The main disadvantage of geothermal energy is the initial cost to extract it. Precisely by its own nature it is necessary to extract it from the underground.

This process implies that the first phases of the project are long and costly economically. The cost of drilling holes in the ground, installing heat exchangers, etc. It is much more expensive than installing a natural gas boiler or installing a solar panel.

To carry out a project for a geothermal energy installation, it is necessary to carry out previous studies. These studies require specific machinery and significant investments in the initial phase of the project.

Geothermal Power Plants Increase Earthquake Risk

The construction of geothermal power plants can affect the stability of the earth. In fact, geothermal power plants have caused a subsidence (movement of the earth's surface) in both Germany and New Zealand.

Earthquakes can be triggered by hydraulic fracturing, which is an intrinsic part of power plant development of the improved geothermal system.

Why Does the Earthquake Risk Increase?

The goal of an improved geothermal system is to create a hot rock fracture network that is otherwise too impervious for water to flow. If you can create that fracture network, you can use two wells to create a heat exchanger. You pump cold water through one, the Earth heats it and you draw hot water through the other end.

Operators drilling a geothermal well cover it with a steel tube using the same process and technology used to build an oil well. A section of bare rock is left open at the bottom of the well. They pump water into the well at high pressure, forcing existing fractures to open or creating new ones.

Sometimes these small fractures cause small earthquakes. The problem is when earthquakes get too big.

Installation Location Affects Performance

Despite the fact that the heat inside the Earth's layers is present everywhere, it cannot be used equally in all places. There is no possibility of exploiting this energy source everywhere.

Its operating principle is based on the use of heat inside the Earth. One of the most used techniques to take advantage of the internal energy of the rocks is constructing wells of about 150 meters through which a fluid circulates. The fluid drops at a low temperature, at the bottom it is heated by a thermodynamic process and rises with the thermal energy acquired to the surface.

Depending on the geological characteristics, some places are better than others for the construction of geothermal wells. Rocky terrain, for example, is a great disadvantage for the construction of geothermal facilities. On the other hand, lands where there are hot springs are much more favorable.
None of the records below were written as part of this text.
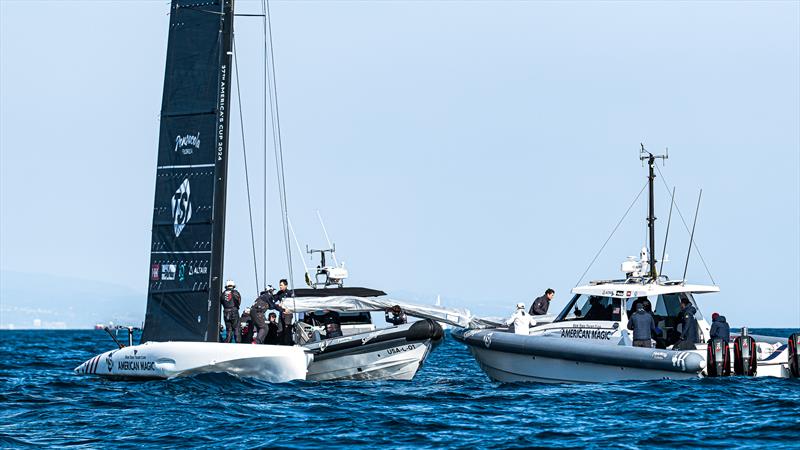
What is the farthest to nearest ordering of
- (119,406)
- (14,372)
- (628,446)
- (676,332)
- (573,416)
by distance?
1. (14,372)
2. (676,332)
3. (119,406)
4. (573,416)
5. (628,446)

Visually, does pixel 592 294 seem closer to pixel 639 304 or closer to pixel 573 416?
pixel 639 304

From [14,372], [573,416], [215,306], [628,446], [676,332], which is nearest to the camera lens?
[628,446]

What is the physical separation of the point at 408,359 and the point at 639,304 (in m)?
4.67

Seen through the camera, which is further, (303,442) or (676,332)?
(676,332)

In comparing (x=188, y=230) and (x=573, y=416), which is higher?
(x=188, y=230)

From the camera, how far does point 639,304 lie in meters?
25.5

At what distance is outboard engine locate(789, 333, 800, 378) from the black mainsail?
35.3 feet

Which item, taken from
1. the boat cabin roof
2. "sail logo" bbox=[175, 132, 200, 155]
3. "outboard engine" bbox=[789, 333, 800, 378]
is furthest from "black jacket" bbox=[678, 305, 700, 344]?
"sail logo" bbox=[175, 132, 200, 155]

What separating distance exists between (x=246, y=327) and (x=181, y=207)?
2.79 meters

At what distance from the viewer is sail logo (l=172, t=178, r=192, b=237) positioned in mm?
25297

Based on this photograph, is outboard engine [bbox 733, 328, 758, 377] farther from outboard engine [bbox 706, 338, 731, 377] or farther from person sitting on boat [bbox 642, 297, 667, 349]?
person sitting on boat [bbox 642, 297, 667, 349]

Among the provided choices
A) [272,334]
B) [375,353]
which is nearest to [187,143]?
[272,334]

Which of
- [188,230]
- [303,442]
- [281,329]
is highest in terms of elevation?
[188,230]

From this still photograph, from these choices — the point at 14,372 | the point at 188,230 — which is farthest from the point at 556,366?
the point at 14,372
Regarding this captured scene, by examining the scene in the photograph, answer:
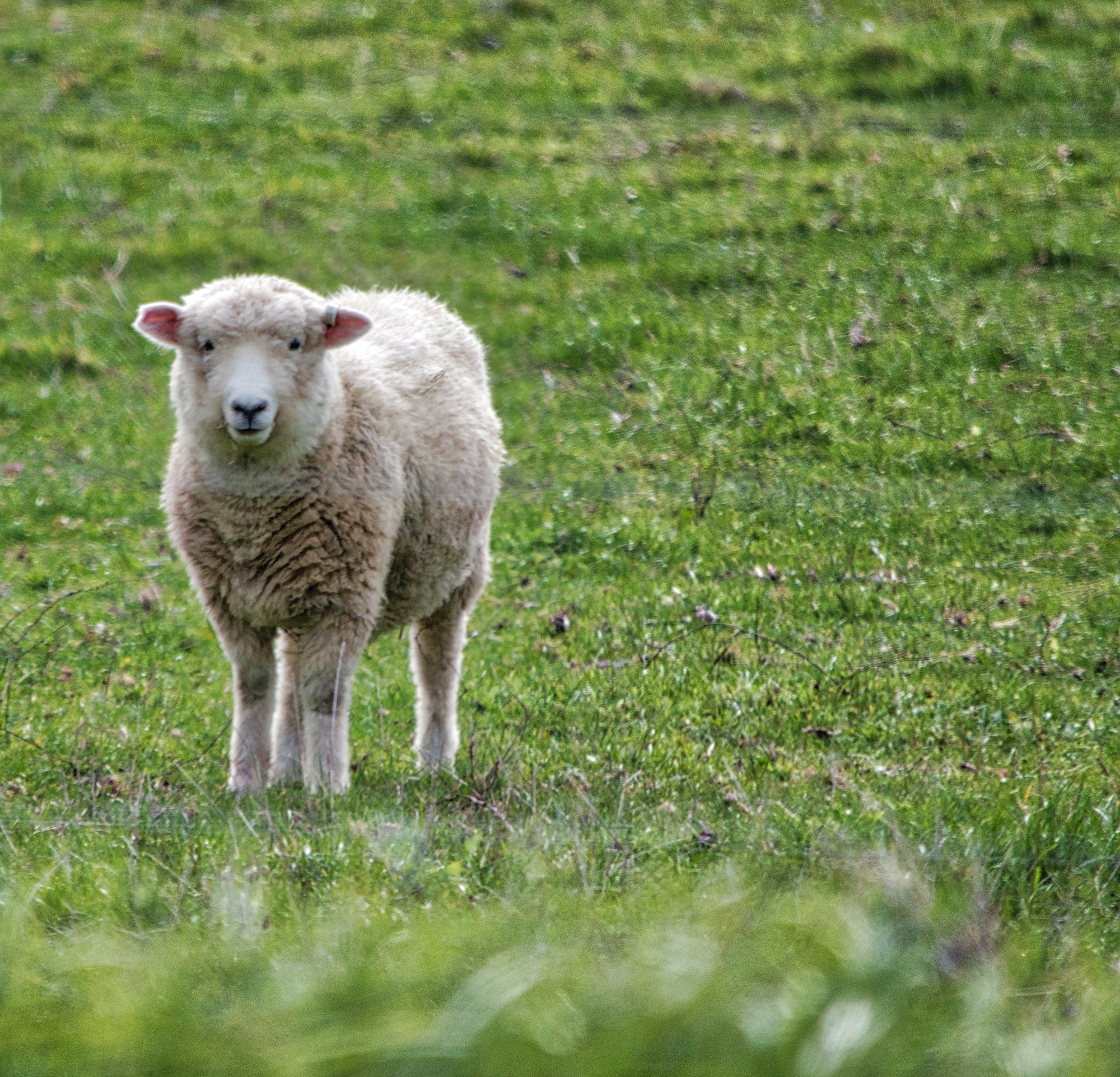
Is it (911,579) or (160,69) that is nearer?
(911,579)

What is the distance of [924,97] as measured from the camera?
53.0 feet

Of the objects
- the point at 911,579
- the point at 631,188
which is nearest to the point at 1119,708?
the point at 911,579

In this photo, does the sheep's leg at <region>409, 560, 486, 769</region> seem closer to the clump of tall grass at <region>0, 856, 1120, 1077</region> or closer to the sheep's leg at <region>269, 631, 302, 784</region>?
the sheep's leg at <region>269, 631, 302, 784</region>

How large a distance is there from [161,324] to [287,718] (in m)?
1.63

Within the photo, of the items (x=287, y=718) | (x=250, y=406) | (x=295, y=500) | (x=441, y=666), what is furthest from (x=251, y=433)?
(x=441, y=666)

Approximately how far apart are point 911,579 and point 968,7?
39.5 feet

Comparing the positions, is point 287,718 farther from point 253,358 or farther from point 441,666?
point 253,358

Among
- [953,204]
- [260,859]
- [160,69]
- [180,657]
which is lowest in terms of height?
[180,657]

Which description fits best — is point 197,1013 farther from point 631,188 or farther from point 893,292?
point 631,188

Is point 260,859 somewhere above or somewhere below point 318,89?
below

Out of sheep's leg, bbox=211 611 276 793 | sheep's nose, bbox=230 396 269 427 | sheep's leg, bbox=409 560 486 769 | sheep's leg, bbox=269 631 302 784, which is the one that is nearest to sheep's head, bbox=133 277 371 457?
sheep's nose, bbox=230 396 269 427

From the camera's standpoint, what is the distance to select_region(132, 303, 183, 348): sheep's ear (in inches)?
210

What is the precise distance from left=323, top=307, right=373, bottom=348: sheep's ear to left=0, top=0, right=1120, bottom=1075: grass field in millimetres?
1502

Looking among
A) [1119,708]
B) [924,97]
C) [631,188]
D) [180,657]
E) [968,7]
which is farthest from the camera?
[968,7]
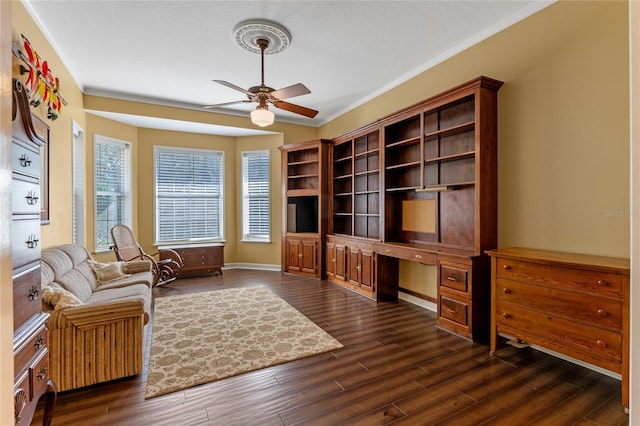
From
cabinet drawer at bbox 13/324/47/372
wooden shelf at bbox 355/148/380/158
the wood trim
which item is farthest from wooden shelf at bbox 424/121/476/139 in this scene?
cabinet drawer at bbox 13/324/47/372

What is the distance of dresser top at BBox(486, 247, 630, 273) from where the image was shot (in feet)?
6.80

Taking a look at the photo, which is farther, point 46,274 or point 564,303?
point 46,274

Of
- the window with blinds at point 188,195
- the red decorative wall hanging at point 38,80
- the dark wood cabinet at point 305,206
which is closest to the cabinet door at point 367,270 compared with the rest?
the dark wood cabinet at point 305,206

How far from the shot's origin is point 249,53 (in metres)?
3.69

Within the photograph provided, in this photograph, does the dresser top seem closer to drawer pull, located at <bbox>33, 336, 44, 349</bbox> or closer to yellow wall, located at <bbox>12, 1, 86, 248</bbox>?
drawer pull, located at <bbox>33, 336, 44, 349</bbox>

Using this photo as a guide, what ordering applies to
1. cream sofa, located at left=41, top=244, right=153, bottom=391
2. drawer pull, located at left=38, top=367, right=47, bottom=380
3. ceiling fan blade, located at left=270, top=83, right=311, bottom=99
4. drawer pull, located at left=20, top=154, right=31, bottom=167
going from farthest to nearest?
1. ceiling fan blade, located at left=270, top=83, right=311, bottom=99
2. cream sofa, located at left=41, top=244, right=153, bottom=391
3. drawer pull, located at left=38, top=367, right=47, bottom=380
4. drawer pull, located at left=20, top=154, right=31, bottom=167

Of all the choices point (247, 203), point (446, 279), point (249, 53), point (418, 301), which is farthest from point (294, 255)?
point (249, 53)

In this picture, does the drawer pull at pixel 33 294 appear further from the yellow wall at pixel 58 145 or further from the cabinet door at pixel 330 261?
the cabinet door at pixel 330 261

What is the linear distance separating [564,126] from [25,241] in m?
3.78

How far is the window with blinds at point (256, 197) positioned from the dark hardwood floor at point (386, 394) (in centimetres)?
409

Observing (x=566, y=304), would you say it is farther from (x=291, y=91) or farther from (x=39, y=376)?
(x=39, y=376)

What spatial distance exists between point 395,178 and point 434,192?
2.47ft

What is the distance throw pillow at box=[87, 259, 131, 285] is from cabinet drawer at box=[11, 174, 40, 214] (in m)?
2.66

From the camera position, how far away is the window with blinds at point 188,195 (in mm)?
6230
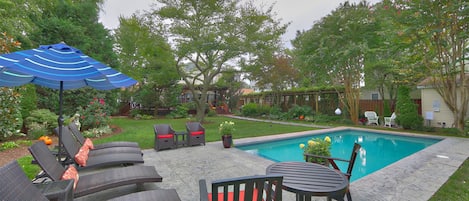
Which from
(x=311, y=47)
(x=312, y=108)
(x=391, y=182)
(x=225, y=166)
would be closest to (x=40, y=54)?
(x=225, y=166)

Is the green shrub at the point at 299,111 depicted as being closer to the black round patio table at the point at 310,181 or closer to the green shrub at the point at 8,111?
the black round patio table at the point at 310,181

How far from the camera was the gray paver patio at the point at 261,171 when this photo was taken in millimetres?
3127

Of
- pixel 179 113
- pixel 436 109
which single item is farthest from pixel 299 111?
pixel 179 113

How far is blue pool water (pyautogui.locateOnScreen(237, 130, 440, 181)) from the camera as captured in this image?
19.3ft

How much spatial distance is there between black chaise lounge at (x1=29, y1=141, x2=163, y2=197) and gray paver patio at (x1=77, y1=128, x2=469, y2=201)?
1.29ft

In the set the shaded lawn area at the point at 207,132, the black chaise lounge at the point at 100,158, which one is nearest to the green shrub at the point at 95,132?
the shaded lawn area at the point at 207,132

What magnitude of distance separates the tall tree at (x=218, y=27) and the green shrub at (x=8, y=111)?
Result: 609cm

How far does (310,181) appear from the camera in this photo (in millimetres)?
→ 2145

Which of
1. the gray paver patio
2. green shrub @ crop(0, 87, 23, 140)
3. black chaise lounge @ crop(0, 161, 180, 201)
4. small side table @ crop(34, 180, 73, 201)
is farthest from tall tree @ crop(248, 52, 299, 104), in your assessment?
black chaise lounge @ crop(0, 161, 180, 201)

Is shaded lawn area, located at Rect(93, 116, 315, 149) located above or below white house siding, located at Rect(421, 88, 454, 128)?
below

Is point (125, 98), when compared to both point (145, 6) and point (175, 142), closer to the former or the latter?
point (145, 6)

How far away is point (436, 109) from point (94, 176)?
48.3 feet

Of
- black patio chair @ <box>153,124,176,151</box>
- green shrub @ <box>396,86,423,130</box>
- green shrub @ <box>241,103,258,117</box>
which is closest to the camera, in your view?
black patio chair @ <box>153,124,176,151</box>

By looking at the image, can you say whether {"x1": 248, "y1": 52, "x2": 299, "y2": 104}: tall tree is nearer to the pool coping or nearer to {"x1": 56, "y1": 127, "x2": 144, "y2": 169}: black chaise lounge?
the pool coping
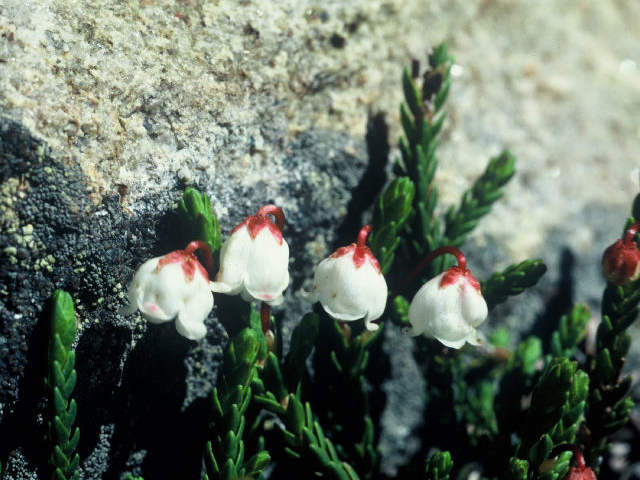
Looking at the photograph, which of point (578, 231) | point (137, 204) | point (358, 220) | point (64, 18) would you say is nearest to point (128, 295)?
point (137, 204)

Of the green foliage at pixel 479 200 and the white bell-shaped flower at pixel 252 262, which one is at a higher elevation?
the green foliage at pixel 479 200

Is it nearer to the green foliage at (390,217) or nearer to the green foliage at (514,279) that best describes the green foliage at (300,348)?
the green foliage at (390,217)

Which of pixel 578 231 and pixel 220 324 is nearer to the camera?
pixel 220 324

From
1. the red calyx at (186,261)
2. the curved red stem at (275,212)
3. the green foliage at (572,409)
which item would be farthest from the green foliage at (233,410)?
the green foliage at (572,409)

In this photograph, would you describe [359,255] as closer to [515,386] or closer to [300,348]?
[300,348]

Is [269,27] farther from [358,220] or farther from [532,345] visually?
[532,345]
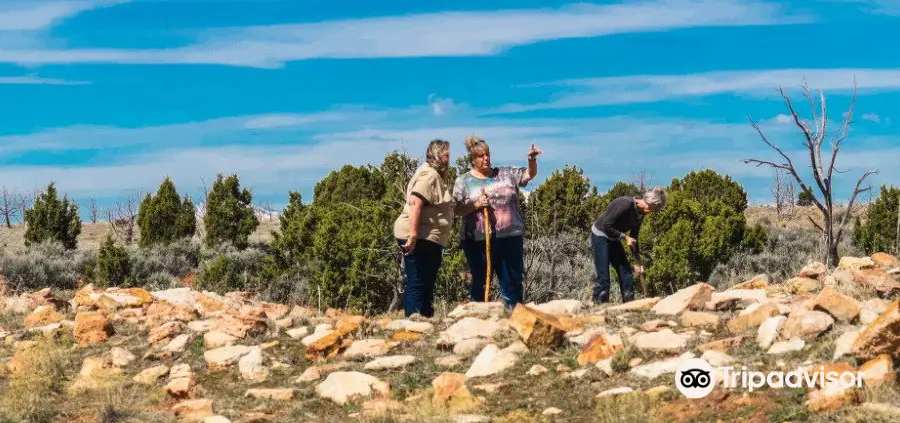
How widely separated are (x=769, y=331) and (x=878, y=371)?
114 centimetres

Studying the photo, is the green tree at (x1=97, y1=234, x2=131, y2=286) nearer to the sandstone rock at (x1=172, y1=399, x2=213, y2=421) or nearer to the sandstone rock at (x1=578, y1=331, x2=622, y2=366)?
the sandstone rock at (x1=172, y1=399, x2=213, y2=421)

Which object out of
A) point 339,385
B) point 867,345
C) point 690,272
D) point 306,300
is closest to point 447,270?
point 306,300

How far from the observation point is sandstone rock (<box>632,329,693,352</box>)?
6633 mm

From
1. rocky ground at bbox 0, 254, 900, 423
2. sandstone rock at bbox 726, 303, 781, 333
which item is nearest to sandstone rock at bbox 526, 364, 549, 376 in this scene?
rocky ground at bbox 0, 254, 900, 423

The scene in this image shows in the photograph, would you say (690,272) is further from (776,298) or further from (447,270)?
(776,298)

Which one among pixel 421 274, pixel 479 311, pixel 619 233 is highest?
pixel 619 233

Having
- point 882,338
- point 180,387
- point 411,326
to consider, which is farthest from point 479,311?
point 882,338

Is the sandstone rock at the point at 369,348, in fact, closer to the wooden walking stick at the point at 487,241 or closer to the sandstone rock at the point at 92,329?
the wooden walking stick at the point at 487,241

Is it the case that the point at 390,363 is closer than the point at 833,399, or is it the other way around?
the point at 833,399

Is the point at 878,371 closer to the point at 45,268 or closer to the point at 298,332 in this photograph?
the point at 298,332

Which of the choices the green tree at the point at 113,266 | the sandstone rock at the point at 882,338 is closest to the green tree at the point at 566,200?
the green tree at the point at 113,266

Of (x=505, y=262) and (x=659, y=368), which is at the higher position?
(x=505, y=262)

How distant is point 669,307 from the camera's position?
7949mm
In the case of large cities, the construction of geothermal power plants is more difficult. The main disadvantage, in many cases, is that in the cities the subsoil belongs to the city council and is occupied by other services such as sewage, gas and electricity pipes, etc.

Only local exploitation. It cannot be transported as a primary source of heat, it must be consumed in the same place where it comes from. On the other hand, in geothermal power plants this drawback disappears since electricity can be transported.

What Effects Does Geothermal Energy Have on the Environment?

In terms of the environment, geothermal energy can emit toxic emissions.

There are a large number of greenhouse gases below the earth's surface, some of which are mitigated to the surface and to the atmosphere. These emissions tend to be higher near geothermal power plants.

In the event of an accident or leak, in certain places, hydrogen sulfide can be released, which is detected by its rotten egg odor, but which in large quantities is not perceived and is lethal. In those cases there would also be a certain risk that toxic substances, such as arsenic, ammonia, etc., will be released and contaminate nearby waters.

One of the main disadvantages of geothermal energy in the field of large geothermal installations is the deterioration of the landscape because in order to exploit this type of energy, it is necessary to drill the earth's surface. This disadvantage of geothermal energy, in the case of single-family houses, the environmental impact is practically imperceptible.

However, geothermal energy is a type of renewable energy. It is considered renewable energy because it does not consume resources and is practically inexhaustible.

Regardless of these toxic emissions, the pollution associated with geothermal power is nowhere near what we see with coal power and fossil fuels.